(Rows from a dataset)
□ □ □
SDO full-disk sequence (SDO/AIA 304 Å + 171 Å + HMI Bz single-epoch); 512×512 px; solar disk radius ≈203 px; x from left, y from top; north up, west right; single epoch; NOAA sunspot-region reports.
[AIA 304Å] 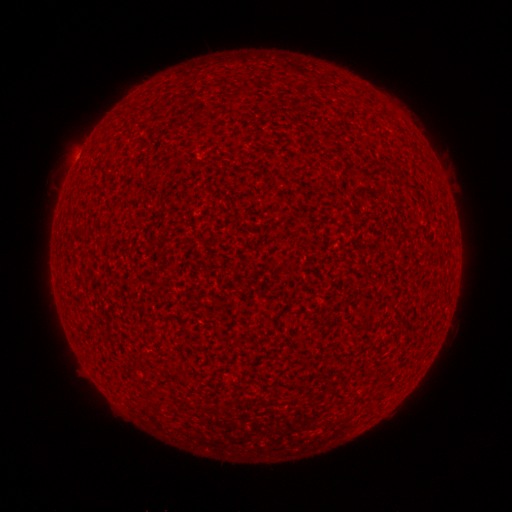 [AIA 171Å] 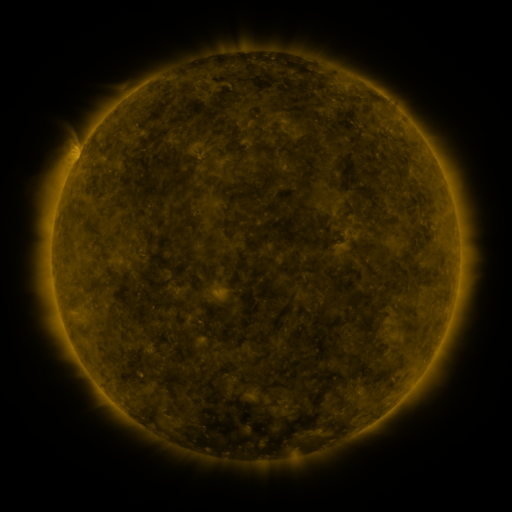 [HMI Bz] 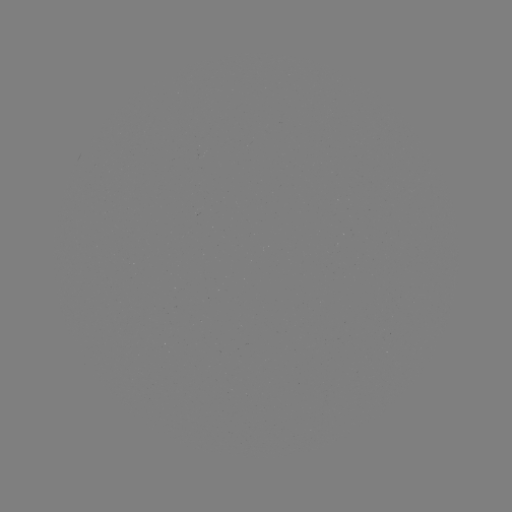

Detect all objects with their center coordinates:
(none)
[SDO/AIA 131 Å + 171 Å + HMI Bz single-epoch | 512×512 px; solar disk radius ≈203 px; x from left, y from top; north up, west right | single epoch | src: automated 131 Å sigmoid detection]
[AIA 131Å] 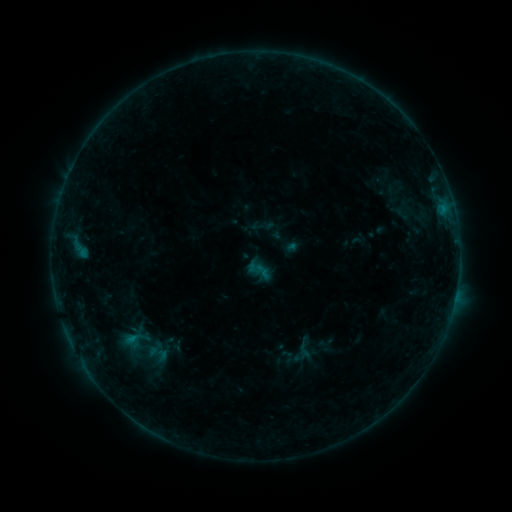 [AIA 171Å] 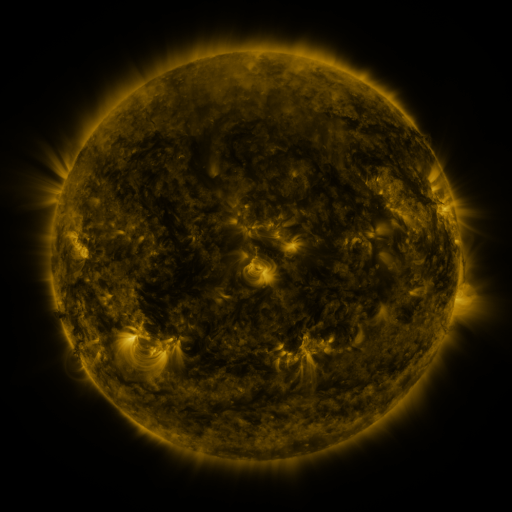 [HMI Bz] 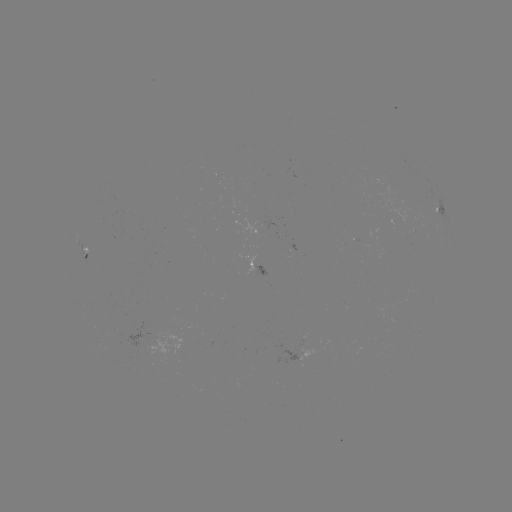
□ □ □
[TASK REQUIREMENTS] How many lines in the listing above contain the string "north"? Case counts. Reply with the number alone.

[ANSWER FOR THIS EXERCISE] 2